Note that scale() returns the scaled matrix, the values used to center the elements, and the values used to scale the elements.

For more information, enter ?scale at the R prompt.

The Functions aggregate(), table(), tabulate(), and ftable()

Like the apply functions, the function aggregate() finds statistics for data groups. The functions table(), tabulate(), and ftable() create contingency tables out of data.

The Function aggregate()

The function aggregate() applies a function to the elements of an object based on the values of another object. The object to be operated on is either a time series, a data frame, or an object that can be coerced to a data frame. The values of the other object must be a list with elements that can be interpretable as factors and, at the second level, must be of length equal to the rows of the data frame or time series. The function treats data frames and time series differently.

Data Frames

For data frames, the arguments are x, by, FUN, . . ., and simplify. The argument x is a data frame. The argument by is an object of mode list consisting of elements that can be interpreted as factors. The elements of by are used to group the rows of x.

→ **DIRECTIONS**:
[1] List every R function in the excerpt on R functions that is written with parentheses after its name.
[2] Answer from the excerpt on R functions:
(a) What three things does scale() return?
(b) What do the functions table(), tabulate(), and ftable() create out of data?
(c) What are the elements of by used for?
[3] Translate this sentence from the excerpt on R functions into Spanish: "The elements of by are used to group the rows of x."
Use only the excerpt on R functions when you respond.

→ **RECORD SET**:
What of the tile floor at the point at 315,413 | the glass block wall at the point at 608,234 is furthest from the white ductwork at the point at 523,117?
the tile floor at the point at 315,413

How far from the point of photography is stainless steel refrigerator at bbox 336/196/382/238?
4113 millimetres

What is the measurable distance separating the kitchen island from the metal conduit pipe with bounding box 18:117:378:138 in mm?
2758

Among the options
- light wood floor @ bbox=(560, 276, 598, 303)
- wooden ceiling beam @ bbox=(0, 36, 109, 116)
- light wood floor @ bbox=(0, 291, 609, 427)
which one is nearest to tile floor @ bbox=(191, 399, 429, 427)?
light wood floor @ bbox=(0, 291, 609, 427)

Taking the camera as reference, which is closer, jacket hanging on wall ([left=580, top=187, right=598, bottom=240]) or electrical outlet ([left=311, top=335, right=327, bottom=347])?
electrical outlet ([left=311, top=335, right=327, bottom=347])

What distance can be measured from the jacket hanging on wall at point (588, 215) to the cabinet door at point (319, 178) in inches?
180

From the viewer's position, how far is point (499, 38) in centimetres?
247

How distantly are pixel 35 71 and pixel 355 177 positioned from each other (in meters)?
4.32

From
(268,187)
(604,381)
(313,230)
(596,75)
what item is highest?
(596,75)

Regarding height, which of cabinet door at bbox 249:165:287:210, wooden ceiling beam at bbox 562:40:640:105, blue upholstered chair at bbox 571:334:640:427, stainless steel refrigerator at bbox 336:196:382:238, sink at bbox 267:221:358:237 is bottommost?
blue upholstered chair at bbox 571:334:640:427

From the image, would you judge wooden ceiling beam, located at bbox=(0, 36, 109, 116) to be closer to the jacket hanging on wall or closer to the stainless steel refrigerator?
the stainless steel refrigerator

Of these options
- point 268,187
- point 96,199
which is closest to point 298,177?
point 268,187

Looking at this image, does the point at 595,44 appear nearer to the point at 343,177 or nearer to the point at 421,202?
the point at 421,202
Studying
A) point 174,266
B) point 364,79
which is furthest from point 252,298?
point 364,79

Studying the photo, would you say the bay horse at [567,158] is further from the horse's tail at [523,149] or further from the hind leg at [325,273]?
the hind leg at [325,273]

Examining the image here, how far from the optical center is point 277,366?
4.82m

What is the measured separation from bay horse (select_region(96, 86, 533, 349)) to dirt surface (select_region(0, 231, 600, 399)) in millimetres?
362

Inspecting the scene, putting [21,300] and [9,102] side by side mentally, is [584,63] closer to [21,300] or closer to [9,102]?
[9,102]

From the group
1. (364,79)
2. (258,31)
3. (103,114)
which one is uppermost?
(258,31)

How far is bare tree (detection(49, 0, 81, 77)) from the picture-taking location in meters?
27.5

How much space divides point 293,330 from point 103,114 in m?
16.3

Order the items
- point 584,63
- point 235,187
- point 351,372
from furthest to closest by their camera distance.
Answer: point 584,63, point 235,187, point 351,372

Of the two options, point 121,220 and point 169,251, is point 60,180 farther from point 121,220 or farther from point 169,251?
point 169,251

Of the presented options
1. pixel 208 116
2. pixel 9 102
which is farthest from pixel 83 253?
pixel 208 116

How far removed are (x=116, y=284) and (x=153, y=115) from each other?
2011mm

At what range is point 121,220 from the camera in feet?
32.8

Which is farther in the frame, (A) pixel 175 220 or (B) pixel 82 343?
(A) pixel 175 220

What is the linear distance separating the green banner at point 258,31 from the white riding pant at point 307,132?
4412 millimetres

→ **ANSWERS FOR THE TASKS**:
[1] scale(), aggregate(), table(), tabulate(), ftable()

[2]
(a) The scaled matrix, the values used to center the elements, and the values used to scale the elements.
(b) Contingency tables.
(c) To group the rows of x.

[3] Los elementos de by se usan para agrupar las filas de x.